Privacy policy

Last updated:

Data Collection

We collect only the data necessary for the agreed-upon purposes and ensure that data collection methods comply with relevant laws and regulations. Mainly, ensuring that the data received has consent for its intended use.

Data Handling

  • All data is encrypted at rest using industry-standard encryption algorithms.

  • Data is stored in a secure, access-controlled environments. We use a cloud service (GCP) with robust security certifications which also requires user to have 2FA (two factor authentication) set up and enabled.

  • Data access is limited to authorised personnel through granular identity and access control management (IAM) and role-based access control (RBAC).

  • All staffed are trained on how to handle and manage sensitive data.

  • Data will not be shared with any external third-party parties, unless previously agreed with the brand and a data transfer agreement has been put in place.

  • We maintain records of data protection activities, including data collection, access logs, incident reports, and training records.

  • We have data retention policies to ensure data is kept only as long as necessary and disposed of securely when no longer needed.

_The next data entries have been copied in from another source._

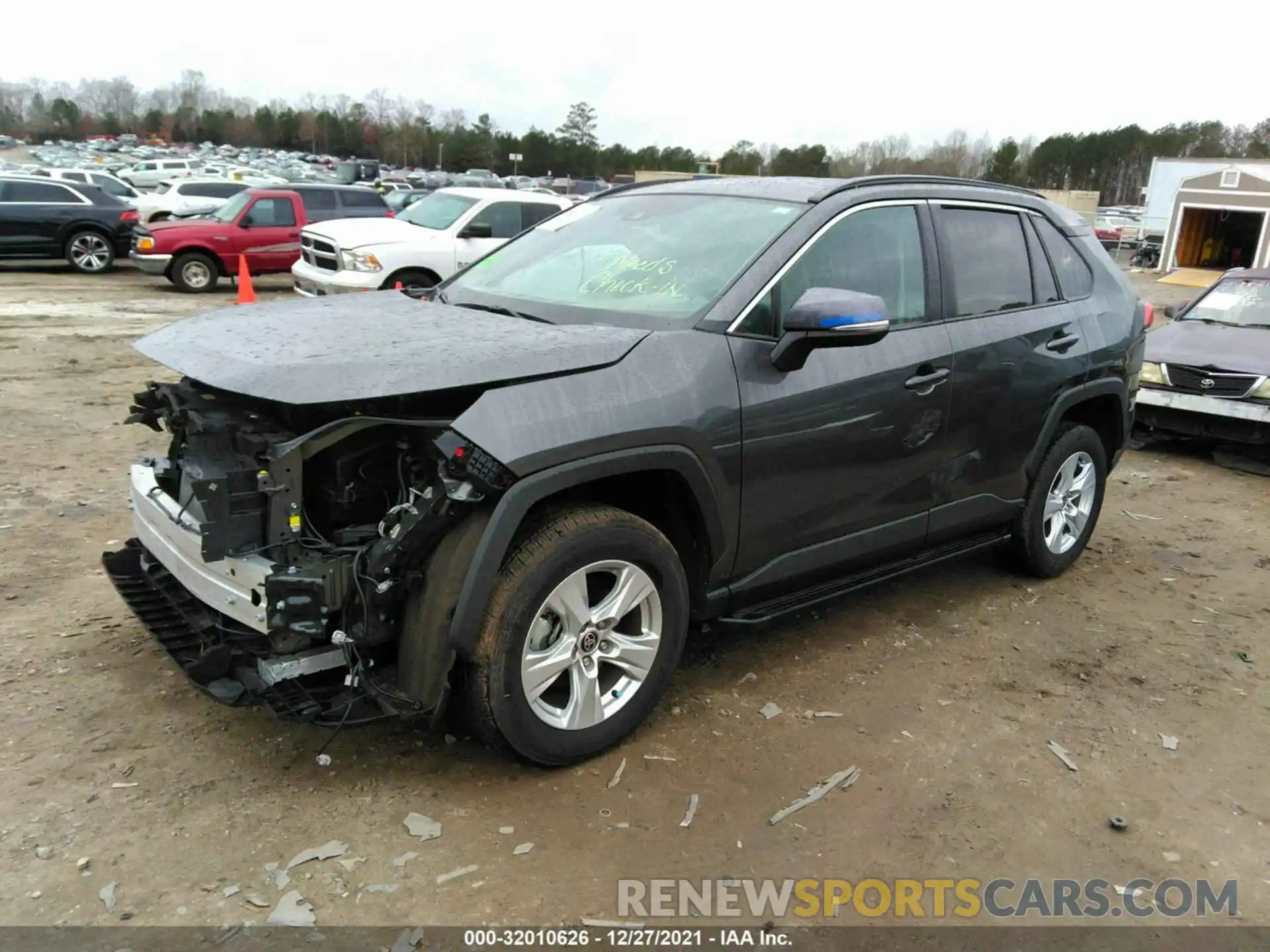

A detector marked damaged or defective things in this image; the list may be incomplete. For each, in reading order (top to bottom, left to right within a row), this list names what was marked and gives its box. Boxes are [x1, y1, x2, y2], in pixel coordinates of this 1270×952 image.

damaged front end [103, 378, 510, 721]
damaged fender flare [446, 446, 726, 654]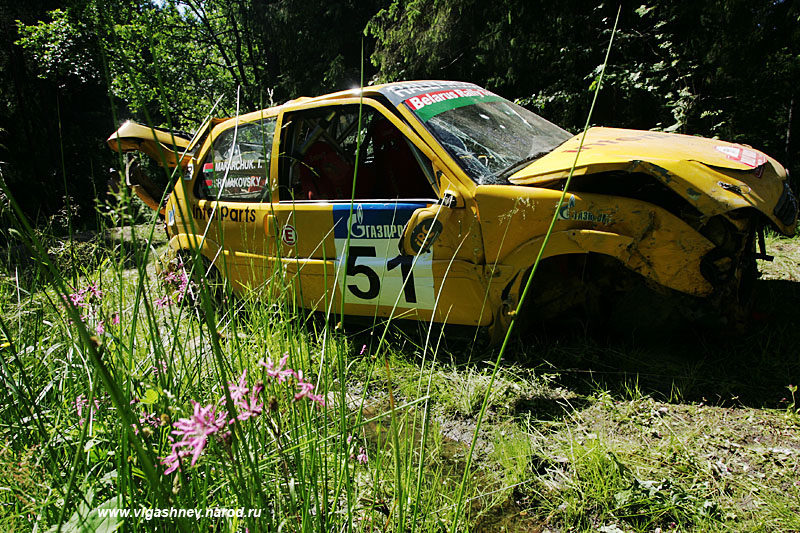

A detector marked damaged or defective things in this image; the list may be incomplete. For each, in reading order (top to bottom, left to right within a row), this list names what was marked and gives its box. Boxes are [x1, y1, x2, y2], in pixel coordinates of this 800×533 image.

shattered windshield glass [406, 90, 568, 184]
crashed front end [478, 128, 796, 328]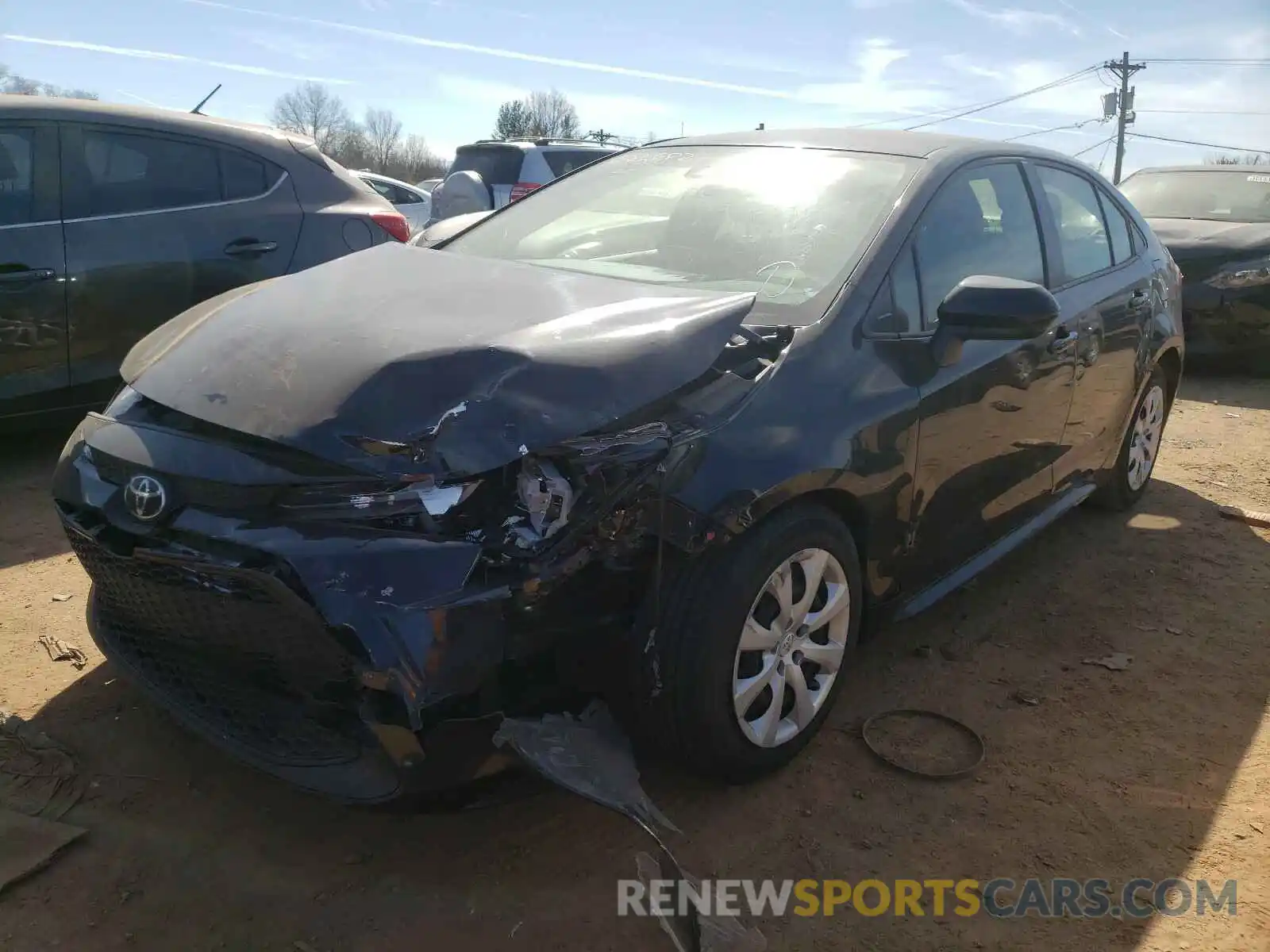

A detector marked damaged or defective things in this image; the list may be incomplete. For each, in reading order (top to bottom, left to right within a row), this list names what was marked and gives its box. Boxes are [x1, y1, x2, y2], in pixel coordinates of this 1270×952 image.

destroyed front bumper [52, 416, 546, 803]
broken headlight [278, 479, 483, 524]
shattered plastic [117, 241, 756, 479]
crumpled hood [121, 240, 756, 473]
damaged toyota corolla [49, 129, 1181, 803]
crumpled hood [1143, 216, 1270, 259]
broken headlight [1206, 257, 1270, 290]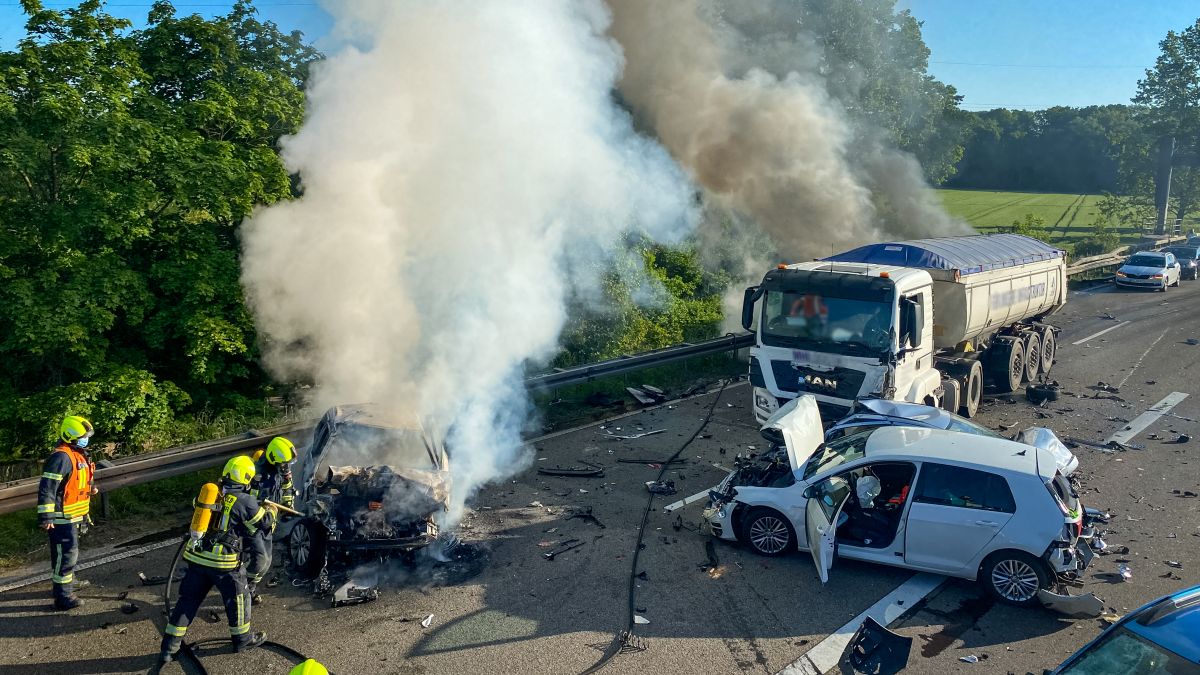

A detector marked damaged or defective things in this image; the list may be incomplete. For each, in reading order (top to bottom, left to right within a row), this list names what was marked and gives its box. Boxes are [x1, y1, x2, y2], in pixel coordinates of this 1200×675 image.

Incident Response and Reporting

  • We have an internal incident response plan which we maintain which we use to address data breaches and security incidents.

  • We take immediate action to contain and mitigate any data breaches including notifying affected parties and relevant authorities as required by law.

  • We document and report all incidents in accordance with legal and contractual requirements.

Data Subject Rights

Individuals have the following rights concerning their personal data:

  • Right of Access: You can request a copy of the personal data we hold about you.

  • Right to Rectification: If any data we hold is inaccurate or incomplete, you can request corrections.

  • Right to Erasure: In certain circumstances, you can request that we delete your personal data.

  • Right to Restrict Processing: You can ask us to limit how we use your data in certain situations.

  • Right to Data Portability: You can request that your data be transferred to another organisation.

  • Right to Object: You have the right to object to the processing of your data for direct marketing purposes.

  • Right to Withdraw Consent: Where we rely on your consent for data processing, you can withdraw this consent at any time.

If you wish to exercise any of these rights, please contact team@tryamt.com

International Data Transfers

If we transfer personal data outside the European Economic Area (EEA) or to regions with differing privacy laws, we ensure that appropriate safeguards are in place. These safeguards may include:

  • The use of Standard Contractual Clauses approved by the European Commission.

  • Transfers to countries that have been deemed to provide an adequate level of data protection by relevant authorities.

We will always ensure that your data is protected, regardless of where it is processed.

Updates to Privacy Policy

We may update this privacy policy from time to time to reflect changes in our data protection practices or legal requirements. Any significant changes will be communicated via email or through prominent notices on our website. Please check back periodically to ensure you are aware of any updates.

Addendum: Google Workspace APIs

Google Workspace APIs are not used to develop, improve, or train generalized AI and/or ML models.

Google User Data Access

The application accesses specific Google user data within your Gmail account, including the ability to read and write emails. This access is limited to the following data:

  • Email Messages: The application reads and retrieves email messages in your mailbox to perform its functions.

  • Compose and Send Emails: The application writes and sends emails on your behalf, based on the functions and permissions you have granted.

This data is retrieved through the official Gmail API.

Use of Google User Data

We use the Gmail data we access solely for the following purposes:

  1. Reading Emails: The application reads your emails to analyse and triage inbound mail.

  2. Composing and Sending Emails: We use Gmail data to compose, draft, and send responses on your behalf.

We do not use your Gmail data for any other purposes outside these stated functions. Additionally, we do not share, sell, or distribute your Gmail data to any third parties unless required by law.